## Texto de lectura
• • • • • • •

El componente nacionalista no será ajeno a la enemistad entre chinos y soviéticos, e introducirá un componente ideológico nuevo en la revolución marxista. A partir de la obra de Mao, la guerra mundial contra el capitalismo pasó a ser la guerra de los pueblos por su independencia. La guerra revolucionaria asiática se convirtió en el espejo de la izquierda mundial; vía Vietnam y Argelia, llegaría hasta los matarifes etarras. Durante años, los asesinos etarras soñaban con convertir las estribaciones del Txindoki o de la sierra de Aralar en las selvas chinas o vietnamitas.
El éxito maoísta no fue casual, como no lo fue el de Lenin. Ambos tenían en mente dos de los principios eternos de la estrategia; ésta debe adaptarse a las circunstancias históricas –institucionales, sociales, económicas, humanas, geográficas- en las que se desarrolla. Y, como Lenin había leído en Clausewitz, la guerra es la continuación de la política por otros medios. Lo que en términos revolucionarios viene a indicar la necesidad de preparar las condiciones políticas para la guerra final.

• • • • • • •

## Material proporcionado
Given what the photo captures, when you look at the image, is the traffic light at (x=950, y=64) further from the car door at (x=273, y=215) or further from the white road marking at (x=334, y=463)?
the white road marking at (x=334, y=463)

• • • • • • •

## Encargo
Retoma el texto sobre la guerra revolucionaria de Mao y Lenin y continúalo después de su última oración.

## Respuesta escrita
El genio estratégico de Mao consistió en adaptarse a las circunstancias, tal y como Lenin había hecho tiempo antes; las leyes de la dirección de la guerra cambian en función de las condiciones de la guerra, o sea, tiempo, lugar y carácter de la misma. En cuanto al factor tiempo, tanto la guerra como las leyes de su dirección se desarrollan. Cada etapa histórica tiene sus características, y, por lo tanto, las leyes de la guerra en cada etapa histórica tienen las suyas y no pueden ser trasladadas mecánicamente de una etapa a otra”(“Problemas estratégicos de la guerra revolucionaria china”, capítulo primero)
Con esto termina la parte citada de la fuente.